Siyasi hakların, en temel haklardan biri olan seçme hakkının gasp edilmesi bir şiddettir. Sandığı bu anlamda işlevsizleştirmeye çalışıyorlar. Önüne koyuyor ve işte bunu seçeceksin diyor. Diğer seçenekleri de kriminalize ediyor, suçlu göstermeye çalışıyor. Adaylarınızı şöyle belirlerseniz kabul etmem, böyle belirlerseniz kabul etmem… Biz adaylarımızı halkla beraber belirliyoruz. Hep böyle yaptık, şimdi de böyle yapacağız. Halkın ortak iradesini, ortak aklını açığa nasıl çıkartabiliriz. HDP ile de sınırlı kalmasın, herkesi bu sürece davet ediyoruz. Kentin bütün dinamiklerini, orada yaşayan tüm insanları davet ediyoruz.

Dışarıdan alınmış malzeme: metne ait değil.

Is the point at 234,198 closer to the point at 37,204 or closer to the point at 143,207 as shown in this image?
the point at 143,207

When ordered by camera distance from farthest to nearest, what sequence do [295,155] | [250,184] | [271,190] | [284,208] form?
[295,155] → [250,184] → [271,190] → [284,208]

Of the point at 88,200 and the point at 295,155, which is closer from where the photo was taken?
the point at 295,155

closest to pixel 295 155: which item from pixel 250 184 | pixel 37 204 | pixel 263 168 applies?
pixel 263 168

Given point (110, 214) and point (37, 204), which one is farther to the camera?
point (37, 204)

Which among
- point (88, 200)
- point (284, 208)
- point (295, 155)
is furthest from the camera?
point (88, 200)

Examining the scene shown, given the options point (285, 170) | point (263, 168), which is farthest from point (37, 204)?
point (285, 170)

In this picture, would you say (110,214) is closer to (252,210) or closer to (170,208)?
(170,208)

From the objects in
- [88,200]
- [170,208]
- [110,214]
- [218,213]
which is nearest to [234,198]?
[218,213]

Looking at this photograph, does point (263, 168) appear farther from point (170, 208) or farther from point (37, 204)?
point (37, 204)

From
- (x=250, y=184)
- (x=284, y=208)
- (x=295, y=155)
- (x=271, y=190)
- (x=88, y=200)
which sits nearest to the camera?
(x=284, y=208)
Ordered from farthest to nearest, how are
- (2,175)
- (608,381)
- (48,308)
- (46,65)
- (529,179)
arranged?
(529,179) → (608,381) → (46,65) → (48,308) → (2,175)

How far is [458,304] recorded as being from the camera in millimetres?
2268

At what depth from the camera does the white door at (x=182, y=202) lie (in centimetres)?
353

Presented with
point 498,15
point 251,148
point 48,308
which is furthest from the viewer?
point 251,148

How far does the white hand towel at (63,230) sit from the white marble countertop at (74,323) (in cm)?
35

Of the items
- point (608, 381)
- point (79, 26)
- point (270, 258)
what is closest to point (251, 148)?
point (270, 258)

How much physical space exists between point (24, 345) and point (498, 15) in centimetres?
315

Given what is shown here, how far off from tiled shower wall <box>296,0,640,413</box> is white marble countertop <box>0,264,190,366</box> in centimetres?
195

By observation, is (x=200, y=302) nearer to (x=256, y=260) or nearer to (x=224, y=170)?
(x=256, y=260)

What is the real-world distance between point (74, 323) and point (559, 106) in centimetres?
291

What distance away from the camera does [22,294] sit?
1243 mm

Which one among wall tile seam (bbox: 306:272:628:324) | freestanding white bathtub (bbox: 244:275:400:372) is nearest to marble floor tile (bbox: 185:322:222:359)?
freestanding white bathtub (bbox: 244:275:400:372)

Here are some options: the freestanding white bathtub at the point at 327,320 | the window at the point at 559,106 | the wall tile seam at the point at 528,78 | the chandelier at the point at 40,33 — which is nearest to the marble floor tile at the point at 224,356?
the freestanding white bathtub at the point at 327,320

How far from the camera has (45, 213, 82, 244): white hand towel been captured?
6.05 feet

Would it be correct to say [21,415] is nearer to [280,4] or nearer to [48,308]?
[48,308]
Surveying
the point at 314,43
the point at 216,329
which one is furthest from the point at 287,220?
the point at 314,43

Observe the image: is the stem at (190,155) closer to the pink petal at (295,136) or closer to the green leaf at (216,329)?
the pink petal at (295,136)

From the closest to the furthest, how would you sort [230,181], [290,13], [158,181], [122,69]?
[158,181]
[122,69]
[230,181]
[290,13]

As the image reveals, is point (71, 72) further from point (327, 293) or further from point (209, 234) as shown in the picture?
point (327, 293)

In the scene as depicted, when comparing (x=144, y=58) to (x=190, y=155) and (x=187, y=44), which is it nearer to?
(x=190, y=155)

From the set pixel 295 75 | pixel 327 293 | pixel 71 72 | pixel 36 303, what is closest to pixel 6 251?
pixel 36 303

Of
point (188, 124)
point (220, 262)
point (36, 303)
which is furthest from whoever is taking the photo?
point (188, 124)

Gelin diyoruz, nasıl bir kent arzuladığımızı, kenti nasıl yöneteceğimizi hep birlikte konuşalım ve adaylarımızı hep birlikte belirleyelim.
'HALK, KAYYUMLARI SÜPÜRÜP ATACAK'
Hürriyet gazetesi yazarı Abdülkadir Selvi bir yazısında Cumhurbaşkanı Erdoğan’ın “Terör örgütüyle birlikte aday olmaya yeltenenler kusura bakmasınlar, bizden demokratik bir yaklaşım bekleyemezler” açıklamasını ve MHP Genel Başkanı Bahçeli’nin “Kayyumla yönetilen belediyelerin milletimizin iradesi doğrultusunda yeni sistemin yapısına uygun olacak şekilde tezahürü, teşkili ve tahkimi sağlanmalı” sözlerini hatırlatarak “Bu ne anlama geliyor? Soruşturdum. HDP'nin adaylarının Kandil tarafından belirlenmesine izin verilmeyecek. Eğer Kandil belirlerse önlem alınacak” diye yazdı. Aday göstereceğiniz isimlere şimdiden gözdağı mı veriliyor?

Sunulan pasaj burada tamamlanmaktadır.